BRIEF:
Write out the listing exactly, dropping any picture it contains.

PROVIDED MATERIAL:
[Start of section]
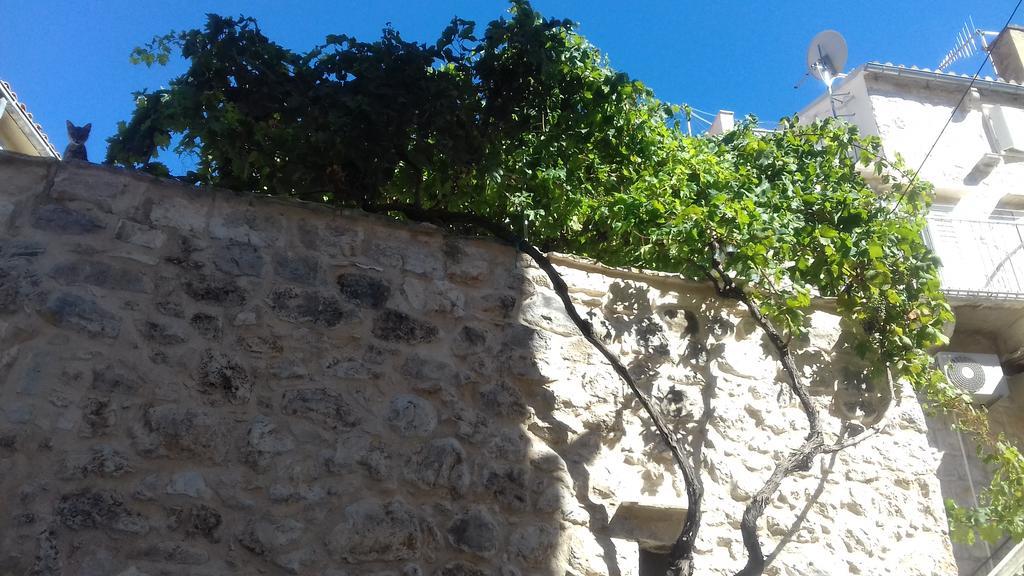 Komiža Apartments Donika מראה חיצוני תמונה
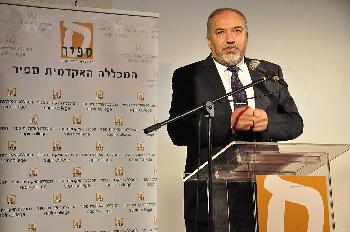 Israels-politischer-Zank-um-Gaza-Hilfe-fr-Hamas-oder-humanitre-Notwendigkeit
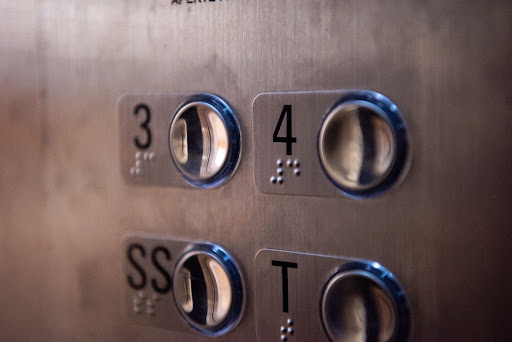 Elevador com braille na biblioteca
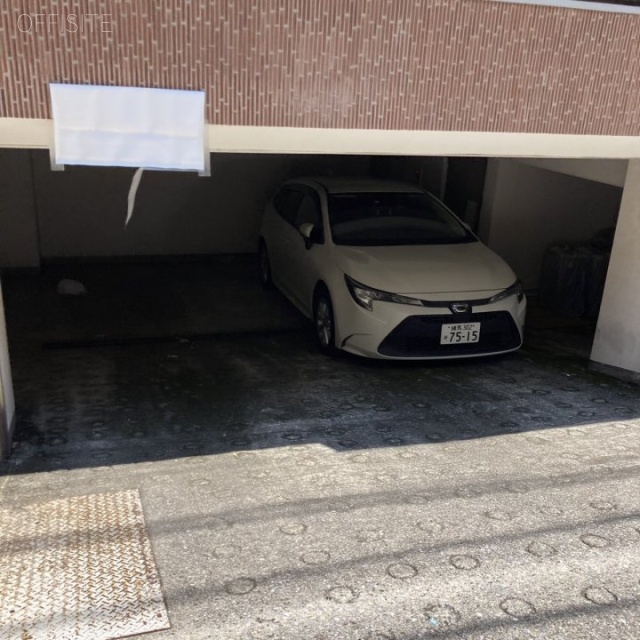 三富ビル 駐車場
[End of section]
RESPONSE TO THE EXERCISE:
 Komiža Apartments Donika מראה חיצוני תמונה
 Israels-politischer-Zank-um-Gaza-Hilfe-fr-Hamas-oder-humanitre-Notwendigkeit
 Elevador com braille na biblioteca
 三富ビル 駐車場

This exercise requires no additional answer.